En la cubierta superior, un enorme cabrestante de hierro fundido permanece intacto. Cerca de él hay dos bombas Massey de aleación de cobre. Algunas claraboyas y los iluminadores patentados Preston, que habrían llevado luz a los hombres bajo cubierta, están en buen estado.
Algunas partes de la cubierta inferior, donde se habría desarrollado la vida del barco, han quedado expuestas y otras todavía permanecen ocultas. Los cofres en los que los marineros guardaban sus pertenencias, y sobre los que se sentaban para comer, se distinguen bajo la acumulación de sedimento y algas muertas. Los baos están numerados para señalar las posiciones en las que se habrían colgado las hamacas. Las escaleras y las escotillas que dan acceso a las cubiertas superiores están fantasmalmente abiertas. La cocina de a bordo, en la que se preparaban las comidas, también está intacta y en su sitio. A proa, todavía se distingue el contorno de la enfermería.
Más atrás, parte del camarote del capitán, de la sala de oficiales y varios de los camarotes de los oficiales son reconocibles a través de un bosque de madera hundida. En uno de ellos hay un camastro, con cajones debajo. El espejo —la pared de popa del barco— es el que ha sufrido más daños, pero el dormitorio del capitán junto a él sigue en su lugar, así como unas taquillas y un calentador. El sollado, la más baja de las tres cubiertas, es la menos dañada, pero también en la que resulta más difícil adentrarse. Aun así, se han recuperado de ella un zapato, botes de mostaza y cajas de almacenaje. Los buceadores también han encontrado un juego de platos con dibujos chinescos, el tallo de una copa de vino, una campana del barco, un cañón de seis libras de bronce, varios botones decorados, una hebilla de cinturón del Cuerpo de Marines Reales adornada con un león coronado sobre una corona y un frasco de medicina de un cristal grueso con el nombre «Samuel Oxley, Londres» grabado en los lados. Originalmente contenía un brebaje fabricado por Oxley a partir de esencia concentrada de jengibre jamaicano. La anunciaba como una cura para «el reumatismo, la indigestión, los gases, los dolores de cabeza y los mareos nerviosos, la hipocondría [me encanta la idea de que exista una medicina contra la hipocondría], el ánimo alicaído, la ansiedad, los temblores, los espasmos, los calambres y la parálisis». Esta pócima sobrehumana que todo lo cura sigue siendo, para mí, uno de los descubrimientos más emocionantes realizados en el HMS Erebus. Es un recordatorio de que las aventuras épicas y la fragilidad cotidiana a menudo van de la mano.

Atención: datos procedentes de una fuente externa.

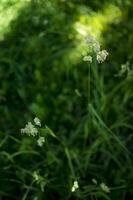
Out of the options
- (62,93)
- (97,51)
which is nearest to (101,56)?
(97,51)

Durante el ochenta por ciento del año, el mar se hiela y sella de nuevo los secretos del barco. Pero, cuando el hielo se derrite, gente como Ryan —que ha hecho más de doscientas inmersiones— y el resto del equipo de submarinistas regresarán al agua en busca de más detalles preciosos. Mi sueño sería conocer el Erebus de una forma tan íntima como ellos lo han hecho. Aunque sea una sola vez. Lo que necesito ahora de Hooker no son sus medias, sino su traje de submarinista.